Федин был печален, суров и спокоен. Он говорил о бесспорной победе. От этих его слов и от ощущения великолепной русской осени становилось легче и крепче на душе.

Тогда, глядя на Федина, я понял, какая сила заключается в ясности ума, не позволяющего себе никаких сомнений в те дни, когда решается судьба народа.

Для Федина характерна повышенная любовь к слову. Любовь взыскательная и поэтическая. Он особенно любит те слова, которые богаты оттенками.

Для большого писателя мало знать родной язык. Мало знать его даже великолепно. Ему нужно непрерывно жить в великой красоте, разнообразии и развитии русского языка, как в стройном и волнующем поэтическом мире.

Каждое новое слово – меткое и необыкновенное – вызывает у Федина восхищение, а тупое и невразумительное – ярость.
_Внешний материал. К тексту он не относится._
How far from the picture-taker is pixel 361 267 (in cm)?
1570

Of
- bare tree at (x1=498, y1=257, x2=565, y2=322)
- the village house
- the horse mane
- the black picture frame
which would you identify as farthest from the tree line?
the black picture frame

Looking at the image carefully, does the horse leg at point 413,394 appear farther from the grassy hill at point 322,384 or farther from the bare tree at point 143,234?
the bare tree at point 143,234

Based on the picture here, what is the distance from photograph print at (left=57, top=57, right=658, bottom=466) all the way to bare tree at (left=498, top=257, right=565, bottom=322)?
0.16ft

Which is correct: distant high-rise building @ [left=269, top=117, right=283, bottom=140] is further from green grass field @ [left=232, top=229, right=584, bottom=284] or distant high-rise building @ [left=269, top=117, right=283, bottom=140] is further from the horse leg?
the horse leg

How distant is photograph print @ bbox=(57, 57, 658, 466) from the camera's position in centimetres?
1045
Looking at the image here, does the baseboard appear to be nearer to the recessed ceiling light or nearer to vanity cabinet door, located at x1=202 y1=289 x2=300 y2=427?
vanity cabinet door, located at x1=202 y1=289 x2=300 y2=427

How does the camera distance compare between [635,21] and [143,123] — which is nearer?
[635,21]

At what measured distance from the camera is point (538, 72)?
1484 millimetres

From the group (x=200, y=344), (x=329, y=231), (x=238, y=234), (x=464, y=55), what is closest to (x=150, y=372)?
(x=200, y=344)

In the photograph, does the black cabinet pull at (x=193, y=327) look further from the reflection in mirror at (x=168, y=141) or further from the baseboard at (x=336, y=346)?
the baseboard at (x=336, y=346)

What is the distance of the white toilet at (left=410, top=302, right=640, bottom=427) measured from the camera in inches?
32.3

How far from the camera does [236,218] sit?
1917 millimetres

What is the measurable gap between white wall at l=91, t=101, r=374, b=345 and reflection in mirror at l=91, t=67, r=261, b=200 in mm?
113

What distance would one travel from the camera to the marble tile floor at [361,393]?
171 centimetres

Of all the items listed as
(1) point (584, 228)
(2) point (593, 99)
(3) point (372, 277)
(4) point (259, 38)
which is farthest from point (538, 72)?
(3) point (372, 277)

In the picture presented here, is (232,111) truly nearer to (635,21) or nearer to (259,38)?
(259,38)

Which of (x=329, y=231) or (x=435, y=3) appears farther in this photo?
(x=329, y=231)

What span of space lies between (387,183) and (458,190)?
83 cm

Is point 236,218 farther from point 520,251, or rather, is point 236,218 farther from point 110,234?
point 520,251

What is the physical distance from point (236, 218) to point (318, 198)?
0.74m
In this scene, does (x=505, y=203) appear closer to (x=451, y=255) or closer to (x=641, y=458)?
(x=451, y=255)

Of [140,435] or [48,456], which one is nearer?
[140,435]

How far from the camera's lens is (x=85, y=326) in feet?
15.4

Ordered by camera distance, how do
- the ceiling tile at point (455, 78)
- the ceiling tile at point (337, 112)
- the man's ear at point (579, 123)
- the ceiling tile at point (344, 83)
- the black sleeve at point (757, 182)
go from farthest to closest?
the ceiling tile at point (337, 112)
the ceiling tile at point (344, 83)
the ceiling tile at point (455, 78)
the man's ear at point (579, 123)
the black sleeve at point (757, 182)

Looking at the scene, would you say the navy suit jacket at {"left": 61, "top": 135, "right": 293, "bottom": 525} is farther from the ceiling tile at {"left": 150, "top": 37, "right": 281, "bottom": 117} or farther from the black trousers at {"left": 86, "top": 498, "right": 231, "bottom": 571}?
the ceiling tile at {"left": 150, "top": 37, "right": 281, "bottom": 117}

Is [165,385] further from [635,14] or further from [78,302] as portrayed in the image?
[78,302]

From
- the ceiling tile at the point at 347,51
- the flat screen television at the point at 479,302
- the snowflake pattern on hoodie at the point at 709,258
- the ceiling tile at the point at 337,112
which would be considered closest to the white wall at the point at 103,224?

Как-то мы ехали с Фединым из Гагр на реку Бзыбь. Нам попался странный шофер – старый, тощий, как жердь, с отвислыми тонкими усами и дергающимся от раздражения лицом. Всю дорогу он молчал, прислушиваясь к нашим разговорам.

Наконец, выяснив про себя, что мы писатели, он сварливо сказал:

– Писатели, а небось не знаете, какое самое длинное слово в русском языке.

Мы вспомнили несколько длиннейших слов, но шофер только снисходительно усмехнулся.

– Мало же вы знаете, товарищи писатели. Вот слушайте! Самое длинное слово такое: «Неблагорассмотрительствующиеся дела»!

Федин засмеялся.

– Где вы его взяли?

– Из сенатских постановлений, – угрюмо ответил загадочный шофер и надолго замолчал, вглядываясь в синеватые сырые пропасти и близкие вершины.

Мы молчали, пораженные шоферским словом. Наконец Федин спросил:

– Откуда вы знаете сенатские постановления?

– Значит, читал, – ответил шофер и с этой минуты стал вдвое загадочнее, чем раньше. – Не говорите мне под руку: Видите, какая чертова дорога.

Есть воспоминания деловые, есть лирические, есть, пожалуй, даже патетические. А есть и просто милые, почти детские.